--- begin Reading passage ---

Stringent synchronization in Transport layer: Paving the way for 5G network

As 5G networks develop, it becomes obvious that the quantum leap in capabilities of radio network also brings significant shift in system-wide architectural requirements. In this context, transport network, connecting 5G radio to the core of the network, needs to evolve in several directions:

· Significantly higher capacity and scalability

· Support for varied deployment models

· Sophisticated slicing capabilities

· Precise, varied, and robust timing and synchronization

· Low and controllable latency characteristics, to the point of determinism

These requirements effectively define the new mobile transport network, one purpose-built to support mature 5G networks, capable of supporting major new revenue-generating use cases, such as IoT, AR/VR streaming content and gaming, critical communications, and autonomous driving. In the context of system-wide performance, 5G transport network that effectively delivers capabilities in line with the above requirements represents a necessary element of operator’s 5G network development strategy.

The Importance of Synchronization in 5G Networks

Network synchronization is a very specialized topic that has seen its relevance to network operators come and go over time as technology trends have changed. In the era of synchronous TDM (SDH and SONET) networks, synchronization was critical, but in recent times the availability of “good enough” synchronization for Ethernet-based transport has pushed the topic to more of a niche in many network operators’ networks. The need for a step change in synchronization performance in 5G networks is reversing this trend, bringing synchronization back into the top group of challenges that need to be addressed within transport networks.

--- end Reading passage ---
--- begin Material ---

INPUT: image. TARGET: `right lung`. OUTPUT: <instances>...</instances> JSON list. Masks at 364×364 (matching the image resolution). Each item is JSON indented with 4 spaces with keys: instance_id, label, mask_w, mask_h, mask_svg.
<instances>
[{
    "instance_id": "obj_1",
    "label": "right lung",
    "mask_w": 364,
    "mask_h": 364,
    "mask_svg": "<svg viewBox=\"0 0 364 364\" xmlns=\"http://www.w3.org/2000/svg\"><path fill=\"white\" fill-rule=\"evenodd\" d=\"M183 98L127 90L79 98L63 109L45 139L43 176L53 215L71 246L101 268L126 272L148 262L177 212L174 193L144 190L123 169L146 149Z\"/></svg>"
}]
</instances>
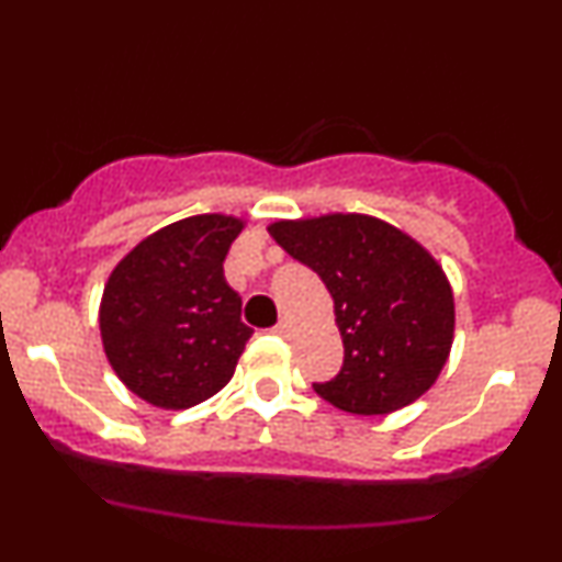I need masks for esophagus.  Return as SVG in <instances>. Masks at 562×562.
Masks as SVG:
<instances>
[{
  "instance_id": "obj_1",
  "label": "esophagus",
  "mask_w": 562,
  "mask_h": 562,
  "mask_svg": "<svg viewBox=\"0 0 562 562\" xmlns=\"http://www.w3.org/2000/svg\"><path fill=\"white\" fill-rule=\"evenodd\" d=\"M274 333H277V335H282V338H288V335H290V322H288V319H280V322H277V325H274Z\"/></svg>"
}]
</instances>
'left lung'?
I'll list each match as a JSON object with an SVG mask.
<instances>
[{"label": "left lung", "mask_w": 562, "mask_h": 562, "mask_svg": "<svg viewBox=\"0 0 562 562\" xmlns=\"http://www.w3.org/2000/svg\"><path fill=\"white\" fill-rule=\"evenodd\" d=\"M267 229L333 295L344 367L314 391L364 417L417 402L454 340V293L441 263L415 237L367 214L282 218Z\"/></svg>", "instance_id": "left-lung-1"}]
</instances>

--- end Material ---

### What you will do
A – Update the passage of the 5G synchronization article between "The Importance of" and "within transport networks.", inclusive, replacing "niche" with "specialty".
B – How would the piece on 5G transport synchronization go on after its final sentence?

### Expected responses
A –
The Importance of Synchronization in 5G Networks

Network synchronization is a very specialized topic that has seen its relevance to network operators come and go over time as technology trends have changed. In the era of synchronous TDM (SDH and SONET) networks, synchronization was critical, but in recent times the availability of “good enough” synchronization for Ethernet-based transport has pushed the topic to more of a specialty in many network operators’ networks. The need for a step change in synchronization performance in 5G networks is reversing this trend, bringing synchronization back into the top group of challenges that need to be addressed within transport networks.

B –
The new Phase 2 5G services, especially ultra-reliable low-latency communications (uRLLC) services, will drive significant changes into overall mobile network architecture, as well as into the mobile transport network that connects the cell tower to core processing resources. These architectural changes include lower latency through multi-access edge compute (MEC), new network slicing capabilities, and better synchronization performance to support new 5G RAN functionality like carrier aggregation (CA) and previous 4G/LTE-A functionality that is now being rolled out in 4G/5G networks, such as coordinated multipoint (CoMP).

Transport network requirements

Figure below illustrates the synchronization requirements in the end-to-end transport network. Timing budgets allow for 1.1 µs time-of-day difference from the core of the network to the access edge, and about 400 ns from the access edge to the radio. This gives a total budget of 1.5 µs absolute time-of-day difference between radio nodes, which meets the timing requirements of most radio applications today. For example, Carrier Aggregation and Mobile Broadcast require the absolute time-of-day difference between nodes of 3 to 5 µs.

It’s important to note, however, that some coordination features like Coordinated Multipoint (CoMP) demand much tighter timing. This is typically on the order of 260–350 ns time-of-day difference relative to the neighboring radio nodes. OTDOA, used for positioning for emergency services, requires relative timing as tight as 100 ns! In all instances, accurate, stable, and reliable timing is absolutely essential.

Figure below indicates how the three different time and phase sync distribution options overlay onto the transport network. Option 1 shows GNSS at the individual radio sites with no network backup. Option 2 shows GNSS at the access edge sites distributed to the radio nodes using FTS. It includes backup timing from a reference clock in the core using APTS. Option 3 highlights strategic placement of GNSS receivers in the access network and the radio edge. FTS-based distribution to all nodes provides redundant clocking for all radio sites. This option can also be backed up with a reference clock elsewhere in the network and distributed using either APTS or FTS. In all cases, frequency sync distribution can be achieved using SyncE/SyncµW.

Types of Synchronization?

What architectural changes are required in transport network to embark on 5G network and what is the solution?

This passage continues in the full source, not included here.